I could take the easy road and blame this on laziness, and while I believe this to be partially true, I don’t think it’s the real reason for this phenomenon.

The computer is to blame for this.

When I was a beginning writing student, I had paper and pencils. The act of writing a composition consisted of working on sheets of paper, jotting down one’s ideas, using arrows and asterisks and numerous revisions to get the work to a point that it was safe to write a final copy—you know, the one the teacher would grade for content and neatness.

Later, when my mother brought her old typewriter home from the office, the process was similar; however, the final copy was painstakingly hunt-n-peck typed, and inevitably, one or more pages would need to be retyped after a missed key or a missed mark of punctuation or the realization that the bottom line of the text was below the one-inch margin on the page. After one or two miscues, a person learned how to focus on the task at hand.

After liquid white-out came to be, making an error was not lethal, but it was still rough: moving the bad text up, whiting the mistake out, and moving the text back down worked only some of the time. With the advent of the electric, self-correcting typewriter—a machine that could miraculously backspace, eradicate an error, and retype the correct word or phrase—life became much easier.

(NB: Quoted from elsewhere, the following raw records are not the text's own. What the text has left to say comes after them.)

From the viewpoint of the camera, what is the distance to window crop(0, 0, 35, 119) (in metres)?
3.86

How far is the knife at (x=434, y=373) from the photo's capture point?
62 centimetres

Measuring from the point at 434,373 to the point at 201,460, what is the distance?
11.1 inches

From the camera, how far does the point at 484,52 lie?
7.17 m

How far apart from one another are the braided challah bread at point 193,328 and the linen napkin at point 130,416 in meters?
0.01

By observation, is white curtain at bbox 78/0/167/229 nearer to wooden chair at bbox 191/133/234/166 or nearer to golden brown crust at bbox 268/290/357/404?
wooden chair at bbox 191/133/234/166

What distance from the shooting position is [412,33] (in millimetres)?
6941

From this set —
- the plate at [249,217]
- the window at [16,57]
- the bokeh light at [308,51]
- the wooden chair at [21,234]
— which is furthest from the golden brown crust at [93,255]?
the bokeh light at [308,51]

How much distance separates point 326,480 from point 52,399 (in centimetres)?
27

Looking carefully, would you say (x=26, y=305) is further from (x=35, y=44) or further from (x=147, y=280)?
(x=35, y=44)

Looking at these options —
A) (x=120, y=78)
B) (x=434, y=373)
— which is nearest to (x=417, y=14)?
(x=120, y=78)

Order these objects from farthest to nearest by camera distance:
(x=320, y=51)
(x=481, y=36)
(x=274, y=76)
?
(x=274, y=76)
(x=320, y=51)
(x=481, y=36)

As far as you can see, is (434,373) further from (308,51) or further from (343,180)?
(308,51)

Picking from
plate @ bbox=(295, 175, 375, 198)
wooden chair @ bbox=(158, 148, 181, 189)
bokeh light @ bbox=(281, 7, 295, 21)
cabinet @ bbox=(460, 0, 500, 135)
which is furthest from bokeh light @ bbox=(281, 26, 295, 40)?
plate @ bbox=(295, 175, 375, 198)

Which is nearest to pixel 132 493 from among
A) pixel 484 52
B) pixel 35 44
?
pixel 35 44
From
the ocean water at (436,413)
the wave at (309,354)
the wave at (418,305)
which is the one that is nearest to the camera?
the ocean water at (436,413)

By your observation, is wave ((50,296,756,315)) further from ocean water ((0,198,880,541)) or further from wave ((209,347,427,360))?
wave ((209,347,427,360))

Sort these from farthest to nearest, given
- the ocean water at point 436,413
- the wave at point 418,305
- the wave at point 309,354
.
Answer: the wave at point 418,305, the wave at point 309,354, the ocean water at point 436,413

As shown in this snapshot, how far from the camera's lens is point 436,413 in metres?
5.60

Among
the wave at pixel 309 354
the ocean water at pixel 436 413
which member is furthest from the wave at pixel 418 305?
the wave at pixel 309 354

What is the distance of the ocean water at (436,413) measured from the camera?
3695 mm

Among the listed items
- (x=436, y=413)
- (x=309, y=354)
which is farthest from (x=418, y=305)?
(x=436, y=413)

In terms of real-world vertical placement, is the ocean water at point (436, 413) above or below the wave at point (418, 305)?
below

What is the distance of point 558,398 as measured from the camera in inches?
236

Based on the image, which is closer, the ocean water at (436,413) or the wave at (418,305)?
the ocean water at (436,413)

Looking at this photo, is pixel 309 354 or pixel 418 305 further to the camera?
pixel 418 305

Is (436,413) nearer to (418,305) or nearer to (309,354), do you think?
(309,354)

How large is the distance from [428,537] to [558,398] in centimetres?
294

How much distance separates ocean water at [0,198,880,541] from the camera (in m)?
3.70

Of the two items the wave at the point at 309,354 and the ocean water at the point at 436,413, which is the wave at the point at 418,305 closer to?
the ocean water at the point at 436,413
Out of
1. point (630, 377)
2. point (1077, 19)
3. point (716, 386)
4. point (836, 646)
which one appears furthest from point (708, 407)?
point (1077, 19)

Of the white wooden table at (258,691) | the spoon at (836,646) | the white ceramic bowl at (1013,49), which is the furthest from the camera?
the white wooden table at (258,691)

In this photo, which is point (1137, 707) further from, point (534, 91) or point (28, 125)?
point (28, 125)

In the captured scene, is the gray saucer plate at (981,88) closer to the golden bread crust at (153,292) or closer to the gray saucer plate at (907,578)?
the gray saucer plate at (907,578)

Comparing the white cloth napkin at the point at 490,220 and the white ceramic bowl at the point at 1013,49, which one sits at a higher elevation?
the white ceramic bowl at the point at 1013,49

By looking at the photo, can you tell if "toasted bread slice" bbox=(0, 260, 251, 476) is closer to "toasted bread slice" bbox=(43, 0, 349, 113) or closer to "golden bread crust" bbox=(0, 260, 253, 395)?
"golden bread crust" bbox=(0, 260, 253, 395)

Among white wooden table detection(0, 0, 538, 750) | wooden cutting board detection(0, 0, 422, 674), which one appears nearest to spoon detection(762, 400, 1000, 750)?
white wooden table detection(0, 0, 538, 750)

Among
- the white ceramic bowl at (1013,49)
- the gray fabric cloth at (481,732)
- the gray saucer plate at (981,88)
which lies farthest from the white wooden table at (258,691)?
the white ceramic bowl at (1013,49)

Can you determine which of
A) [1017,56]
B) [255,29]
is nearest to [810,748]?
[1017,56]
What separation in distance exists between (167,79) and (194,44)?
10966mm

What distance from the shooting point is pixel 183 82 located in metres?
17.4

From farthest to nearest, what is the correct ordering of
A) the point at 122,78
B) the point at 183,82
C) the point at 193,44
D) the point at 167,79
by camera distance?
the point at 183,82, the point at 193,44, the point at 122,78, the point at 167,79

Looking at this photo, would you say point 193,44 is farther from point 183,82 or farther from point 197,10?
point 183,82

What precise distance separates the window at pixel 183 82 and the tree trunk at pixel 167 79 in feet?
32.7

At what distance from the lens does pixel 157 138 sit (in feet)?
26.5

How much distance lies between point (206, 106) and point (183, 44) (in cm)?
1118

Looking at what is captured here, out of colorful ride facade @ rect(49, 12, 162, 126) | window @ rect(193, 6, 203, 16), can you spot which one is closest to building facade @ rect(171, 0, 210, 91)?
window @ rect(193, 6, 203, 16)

But the process of writing still had to be undertaken. One had to lay plans before typing. No student in her right mind would sit down at a typewriter, think to herself that she’s got four hours to get her paper done, and begin banging away on the keyboard.

Today, that’s the way students write. I know. I’ve asked the question, and the honest ones have told me as much. Before the computer, this simply wasn’t possible—at least not to the same degree.

The idea of planning and drafting a thing before typing it makes no sense in the heads of today’s students. It’s viewed as a ludicrous waste of time.

Why would I work on paper when I can work on my laptop? If I don’t like something, I just select it, hit “delete,” and move forward.

I don’t need to worry about where things go: that’s what copy and paste is for.

All I need to do is type out what comes into my head, and I’ll spell check it, grammar check it, and revise it later.

And who can blame them? They’ve grown up with computers.

They have no idea that writing and typing are not the same things.

When I learned to write, typing was the thing one did when everything was perfect. It’s what made all that hard work look good. It was the signal that a process had come to an end.

Today, using a computer (i.e. typing) is the starting point. It is the means to perfection; the place that houses the grammar checker and the dictionary and the internet. The work produced looks good from the moment it begins, and we all know the connection between looking good and feeling good.

Video may not have killed the radio star, but the computer has killed the process of writing for many students, and I see only one way to turn back this particular clock: if it were up to me, students would not be allowed to use a computer to generate compositions until they were in graduate school. They would be forced to begin their work on paper, finalize it, and type it on a typewriter that lacked a correction tape.

I guarantee this change would result in a rediscovery of the process of writing without any input from anyone: it would be the result of necessity as it was for many of us who made do in the dark ages—the time before computers.